[[ Input open ]]
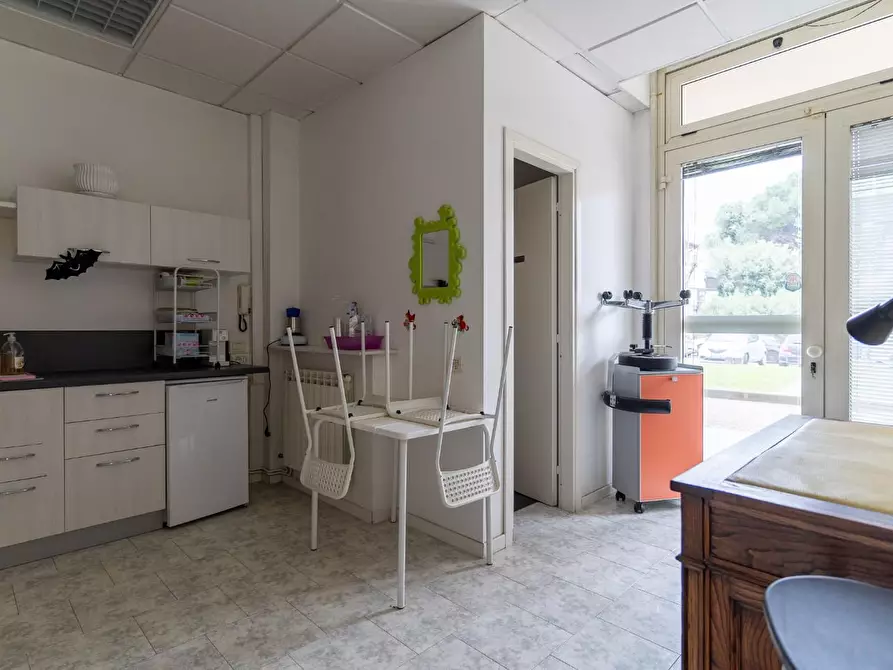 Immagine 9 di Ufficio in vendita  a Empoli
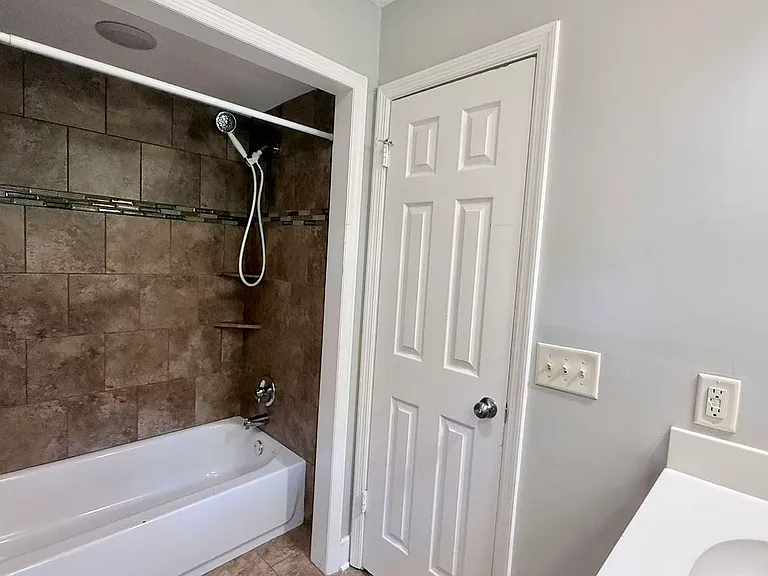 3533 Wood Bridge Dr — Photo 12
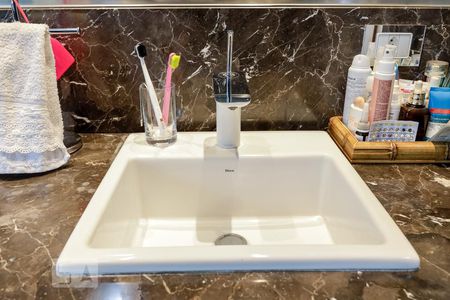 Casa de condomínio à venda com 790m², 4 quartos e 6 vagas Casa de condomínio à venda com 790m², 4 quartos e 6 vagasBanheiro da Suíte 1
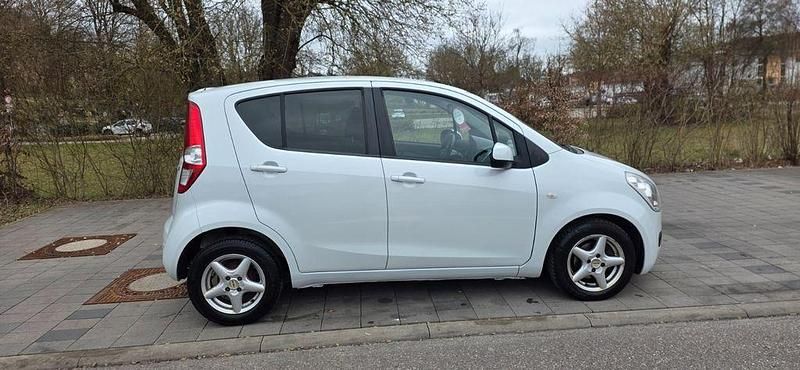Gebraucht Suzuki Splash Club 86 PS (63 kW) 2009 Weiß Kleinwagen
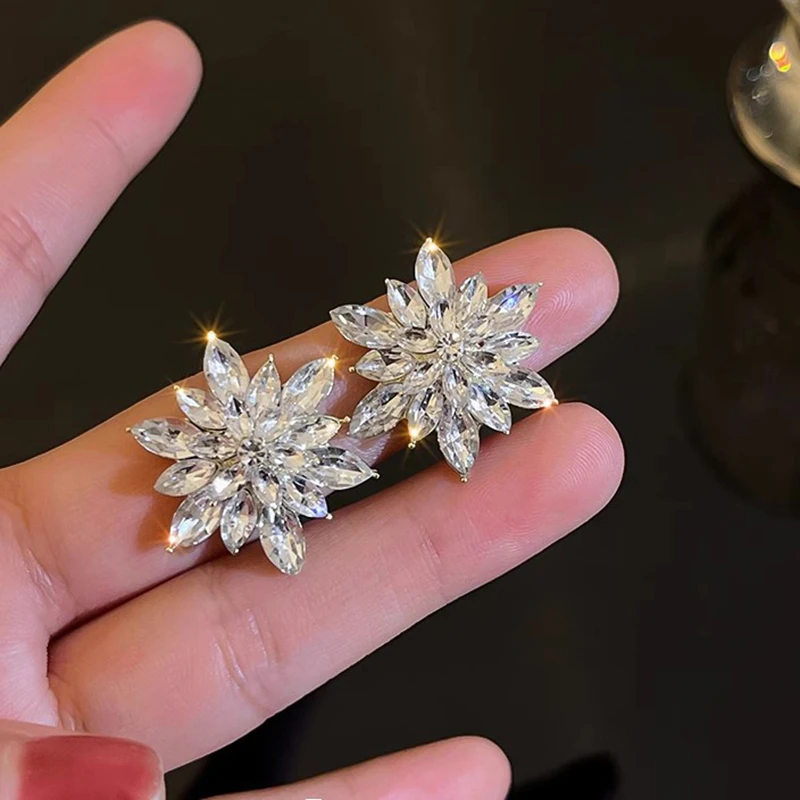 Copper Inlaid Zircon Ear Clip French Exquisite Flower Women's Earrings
[[ Input closed ]]
Problem requirements:
What is needed is a word-for-word repeat of every line from the line with "Gebraucht Suzuki Splash" to the end of the entries above; leave out the pictures.

Task solution:
Gebraucht Suzuki Splash Club 86 PS (63 kW) 2009 Weiß Kleinwagen
 Copper Inlaid Zircon Ear Clip French Exquisite Flower Women's Earrings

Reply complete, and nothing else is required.